China’s net gold imports via Hong Kong slumped about 48% in February to the lowest level since November, data showed on Tuesday.
Net imports stood at 39.826 metric tons in February and were down from 76.248 tons in January, according to data from the Hong Kong Census and Statistics Department.
Total gold imports via Hong Kong, which include re-exports, were down about 45% at 45.297 tons.
“It sounds as if international bank import quotas have been delayed as the government defended the currency and that is probably the key issue here,” said StoneX analyst Rhona O’Connell.
Local residents are still worried about the property sector and there has been an increased reluctance to commit to any “discretionary” spending, but there is growing interest in buying gold as a risk hedge, she added.

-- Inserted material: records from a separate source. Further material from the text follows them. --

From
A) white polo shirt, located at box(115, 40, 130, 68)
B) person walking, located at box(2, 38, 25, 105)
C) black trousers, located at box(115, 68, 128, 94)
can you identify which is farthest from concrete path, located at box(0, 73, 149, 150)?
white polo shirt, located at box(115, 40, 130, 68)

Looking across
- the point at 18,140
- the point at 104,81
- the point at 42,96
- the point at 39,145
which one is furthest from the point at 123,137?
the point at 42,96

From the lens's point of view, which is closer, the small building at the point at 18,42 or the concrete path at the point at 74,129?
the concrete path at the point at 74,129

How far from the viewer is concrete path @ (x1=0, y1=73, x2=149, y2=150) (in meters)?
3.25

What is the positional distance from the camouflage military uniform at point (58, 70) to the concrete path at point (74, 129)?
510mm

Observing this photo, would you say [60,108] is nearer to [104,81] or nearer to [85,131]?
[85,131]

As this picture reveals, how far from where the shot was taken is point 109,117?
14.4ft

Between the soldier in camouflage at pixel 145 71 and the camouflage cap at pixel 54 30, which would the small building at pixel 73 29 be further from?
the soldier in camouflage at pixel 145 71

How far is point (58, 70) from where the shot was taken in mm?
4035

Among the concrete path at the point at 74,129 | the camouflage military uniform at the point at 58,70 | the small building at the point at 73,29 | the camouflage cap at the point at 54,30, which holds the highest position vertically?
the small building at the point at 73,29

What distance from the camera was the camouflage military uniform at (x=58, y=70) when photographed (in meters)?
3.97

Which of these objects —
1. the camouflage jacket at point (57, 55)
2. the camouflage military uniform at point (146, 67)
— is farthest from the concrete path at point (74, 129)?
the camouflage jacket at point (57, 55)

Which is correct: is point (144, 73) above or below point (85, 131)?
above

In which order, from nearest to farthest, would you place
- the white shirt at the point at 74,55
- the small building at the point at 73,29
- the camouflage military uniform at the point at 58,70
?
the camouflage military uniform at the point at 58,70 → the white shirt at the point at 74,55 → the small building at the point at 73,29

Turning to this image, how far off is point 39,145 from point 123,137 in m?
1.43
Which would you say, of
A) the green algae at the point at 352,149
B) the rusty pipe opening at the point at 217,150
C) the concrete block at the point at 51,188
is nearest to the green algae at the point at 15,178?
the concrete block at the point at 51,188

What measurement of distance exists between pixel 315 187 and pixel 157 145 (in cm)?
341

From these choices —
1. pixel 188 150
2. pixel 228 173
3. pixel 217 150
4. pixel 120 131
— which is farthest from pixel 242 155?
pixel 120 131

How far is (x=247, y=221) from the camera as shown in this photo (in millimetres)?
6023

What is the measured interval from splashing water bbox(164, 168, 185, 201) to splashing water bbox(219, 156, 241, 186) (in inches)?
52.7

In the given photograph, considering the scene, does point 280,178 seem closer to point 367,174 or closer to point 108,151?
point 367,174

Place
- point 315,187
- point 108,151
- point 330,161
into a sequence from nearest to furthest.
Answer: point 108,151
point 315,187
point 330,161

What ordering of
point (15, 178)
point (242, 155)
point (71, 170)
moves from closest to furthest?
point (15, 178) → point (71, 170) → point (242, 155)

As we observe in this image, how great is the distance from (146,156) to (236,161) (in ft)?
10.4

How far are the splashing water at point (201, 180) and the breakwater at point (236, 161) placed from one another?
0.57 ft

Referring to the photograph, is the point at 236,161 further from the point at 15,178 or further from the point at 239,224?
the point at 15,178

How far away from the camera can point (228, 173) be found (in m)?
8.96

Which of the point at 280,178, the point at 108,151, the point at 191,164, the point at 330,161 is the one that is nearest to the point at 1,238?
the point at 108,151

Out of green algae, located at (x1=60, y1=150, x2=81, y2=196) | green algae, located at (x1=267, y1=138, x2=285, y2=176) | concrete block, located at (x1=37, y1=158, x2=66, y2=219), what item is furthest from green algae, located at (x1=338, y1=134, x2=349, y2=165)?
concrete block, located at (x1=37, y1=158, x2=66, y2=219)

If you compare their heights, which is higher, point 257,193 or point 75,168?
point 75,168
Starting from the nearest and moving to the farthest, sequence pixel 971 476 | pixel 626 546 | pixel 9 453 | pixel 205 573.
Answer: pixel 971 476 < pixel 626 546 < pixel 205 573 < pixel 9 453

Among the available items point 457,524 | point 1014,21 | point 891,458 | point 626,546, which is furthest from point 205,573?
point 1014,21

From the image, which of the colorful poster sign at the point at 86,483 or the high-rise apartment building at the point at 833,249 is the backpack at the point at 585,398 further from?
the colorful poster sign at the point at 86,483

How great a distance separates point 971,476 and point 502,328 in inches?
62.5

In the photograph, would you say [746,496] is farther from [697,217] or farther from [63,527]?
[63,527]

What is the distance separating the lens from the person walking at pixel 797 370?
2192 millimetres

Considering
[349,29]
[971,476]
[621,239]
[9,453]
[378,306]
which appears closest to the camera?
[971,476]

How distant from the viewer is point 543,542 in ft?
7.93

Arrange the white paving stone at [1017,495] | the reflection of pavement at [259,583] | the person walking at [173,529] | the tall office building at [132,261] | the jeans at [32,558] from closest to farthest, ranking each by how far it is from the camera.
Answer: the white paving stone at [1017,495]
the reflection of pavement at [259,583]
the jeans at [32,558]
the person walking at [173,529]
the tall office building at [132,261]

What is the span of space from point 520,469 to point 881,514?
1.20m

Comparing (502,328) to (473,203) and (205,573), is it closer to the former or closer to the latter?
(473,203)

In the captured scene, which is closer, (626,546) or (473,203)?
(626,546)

Markets in top consumer China were closed for a week starting from Feb. 10 for the Lunar New Year holidays.
The People’s Bank of China controls the amount of gold entering the country via quotas to commercial banks.
Last month, Chinese dealers sold gold at premiums of anywhere between $36-$55 an ounce over global benchmark spot prices, compared with the $37-$57 range seen in January.
The Hong Kong data may not provide a complete picture of Chinese purchases, as gold is also imported via Shanghai and Beijing.
Showing a similar trend, Switzerland- the world’s biggest bullion refining and transit hub exported 54,625 kilograms (kgs) of gold to China in February, down from 77,807 kgs in January.
Elsewhere, India this month allowed its central bank to import gold without paying import levies.